**Document source:**
┏━━

Maximisez votre potentiel relou en distanciel

Nous entrons en programmation d’été avec un premier article tout à fait gratuit et inutile.
Car CDLT c’est un peu comme une cérémonie d’ouverture des JO réussie : on passe du choeur de Radio France (= l’article sur le SMIC) à un schtroumpf en slibard décloché devant un banquet de drags (= cet article), juste parce que c’est possible.

ARRÊTEZ TOUT JE VIENS D’AVOIR UNE IDÉE !

Qui dit “été” dit “série de l’été” non ?
L’été dernier j’ai fait un cahier de jeux de vacances (avec des mots-croisés, un quiz et un petit Wordle), il semble logique de poursuivre avec un autre incontournable du divertissement estival. Que diriez-vous d’une fiction de l’été ? En 4 épisodes hebdomadaires ? En août ? Starting next week ? Sur le monde du travail évidemment ?

Car oui, le sachiez-vous, quand j’ai 5 minutes libres entre une direction d’entreprise, une newsletter, une vie sociale et un compte Insta, j’écris de la fiction.

Voici le pitch : À la recherche du time perdu suit la quête d’Elodie, qui doit ABSOLUMENT remplir ses timesheets avant de partir en vacances, mais est saisie d’une amnésie totale sur ce qu’elle a fait le mois écoulé. Elle a 4 jours pour mener l’enquête sur ce qu’elle a fait ces 4 dernières semaines, sous peine de ne pas recevoir son salaire avant de partir en Grèce.

Bien sûr que j’ai eu l’idée hier et que je me suis chauffée en last minute. Vu que c’est vos boîtes mails qui vont subir, je vous donne le droit de choisir si ça vous chauffe ou pas en répondant à ce sondage (ces résultats m’engagent, je vais pas vous faire le coup de la trêve olympique).

Vous imaginez quand même : en quatre petites années, on a entièrement redéfini le concept de “réunion”.

Un jour, on devra expliquer à nos gosses qu’une réunion à l’époque ça voulait dire qu’on s’enfermait à plusieurs dans la même pièce jusqu’à ce que mort s’ensuive. Quand quelqu’un était à distance, on utilisait une “pieuvre” ce qui n’est rien d’autre qu’un gros téléphone noir au son pourri qui marche jamais. Ça leur semblera improbable, peut-être autant que le fait que pour parler à nos copains d’école, on appelait sur le fixe et on devait faire du small talk avec leurs darons en attendant leur arrivée. Ou que M6 diffusait les séries dans n’importe quel ordre. Ou que quand écoutait en boucle notre chanson préférée sur une cassette, on apprenait à savoir intuitivement exactement combien de temps rembobiner pour revenir pile au début du morceau.

┗━━

**Travail demandé:**
- a) Dans l'article sur le distanciel, de combien de jours Elodie dispose-t-elle pour mener son enquête ?
- b) Transcrivez, s'il vous plaît, tout ce qui va de « Un jour, on » jusqu'à « début du morceau. » dans l'article sur le distanciel.
- c) Rédigez la suite de l'article sur le distanciel, en partant de sa dernière phrase.

**Données sources:**
┏━━

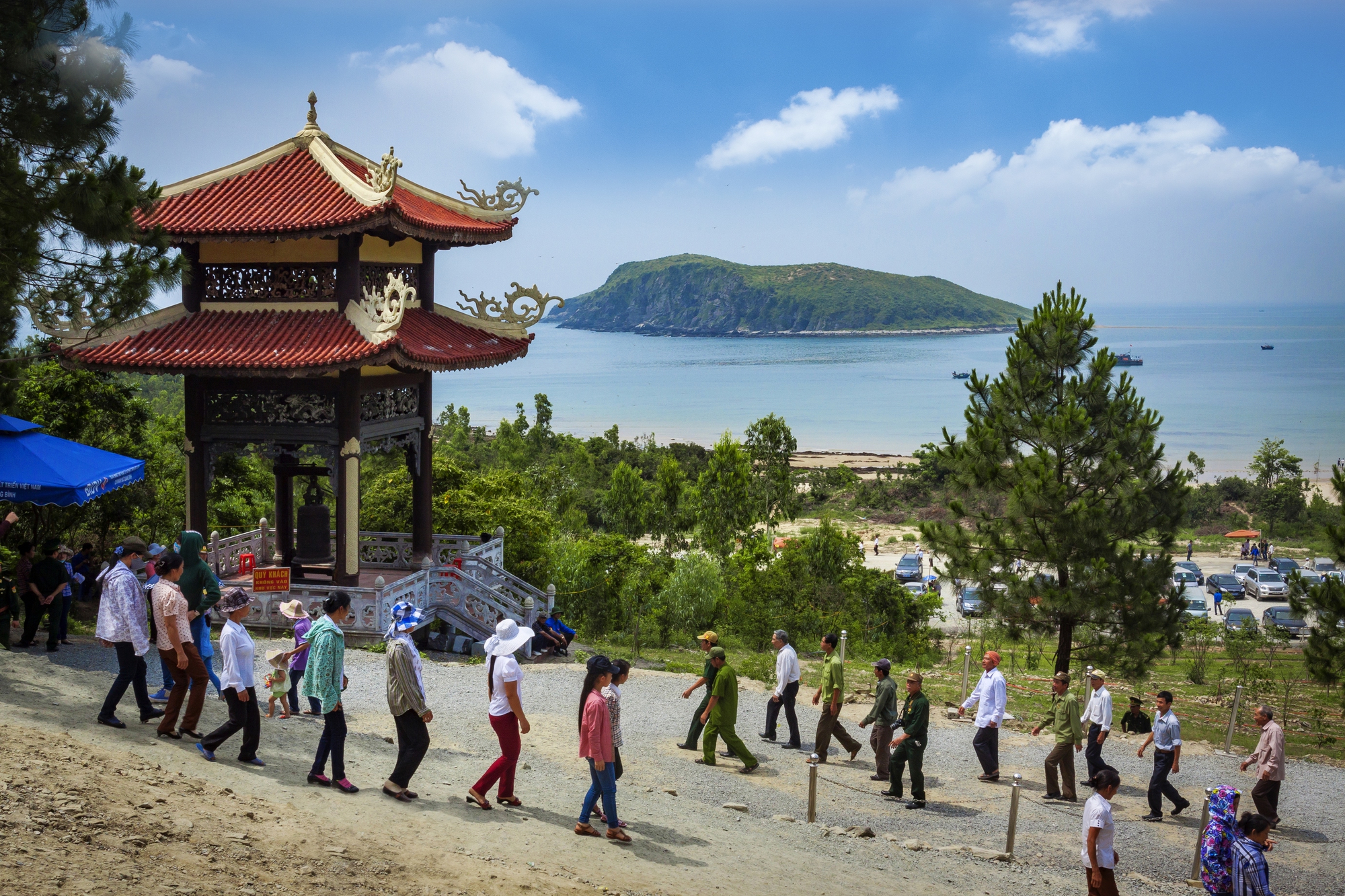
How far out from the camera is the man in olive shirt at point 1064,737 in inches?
492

┗━━

**Résultats de l'exercice:**
- a) Elodie dispose de 4 jours pour mener son enquête.

- b)
Un jour, on devra expliquer à nos gosses qu’une réunion à l’époque ça voulait dire qu’on s’enfermait à plusieurs dans la même pièce jusqu’à ce que mort s’ensuive. Quand quelqu’un était à distance, on utilisait une “pieuvre” ce qui n’est rien d’autre qu’un gros téléphone noir au son pourri qui marche jamais. Ça leur semblera improbable, peut-être autant que le fait que pour parler à nos copains d’école, on appelait sur le fixe et on devait faire du small talk avec leurs darons en attendant leur arrivée. Ou que M6 diffusait les séries dans n’importe quel ordre. Ou que quand écoutait en boucle notre chanson préférée sur une cassette, on apprenait à savoir intuitivement exactement combien de temps rembobiner pour revenir pile au début du morceau.

- c)
Bref, maintenant une réunion, c’est un concept flou, pardon on dit “hybride”, impliquant les bruits de travaux des voisins, des gens qui sont “sur place” (mais ça signifie juste qu’iels doivent se tasser à plusieurs derrière le même écran), des arrivées de livreurs, et des personnes qui savent pas qu’elles sont en mute. Ajoutons l’apparition des néologismes ignobles que sont “présentiel” et “distanciel”.

J’ai déjà fait un article sur les comportements insupportables que le remote a déchaînés, et un post Insta sur le déroulé de toute visio pétée qui se respecte.

Mais voilà, il y a un aspect consubstantiel (car ce n’est pas parce que cet article est du pur lol gratos qu’on ne peut pas utiliser de mots compliqués) (d’ailleurs je viens de décider que je vais intégrer le max de mots soutenus dans ce post, une sorte de mashup de divertissement et de tradition littéraire, comme Aya qui sort de l’Académie) à toute réunion en visio aujourd’hui : le background des participant·es fait partie intégrante de l’expérience. Il est noté (“ben on s’en fait pas”), observé (“j’aurais pas choisi cette couleur de mur”), parfois commenté, et son impact n’est pas du tout négligeable. J’irais même jusqu’à dire que le lieu d’où on assure une conf call a un pouvoir - principalement de nuisance - tout à fait considérable.

Ce qui me donne envie de me rendre utile, avec un guide pratique à destination des gens qui ne peuvent pas saquer leurs collègues et se sont donné pour mission de leur pourrir la vie de la façon la plus socialement acceptable possible. Selon une étude, c’est une cible niche, car 93% des gens disent apprécier leurs collègues. Selon Ipsauce-CDLT c’est du gros pip, de la pure affabulation et les répondant·es sont une belle bande de faux-culs tartuffes.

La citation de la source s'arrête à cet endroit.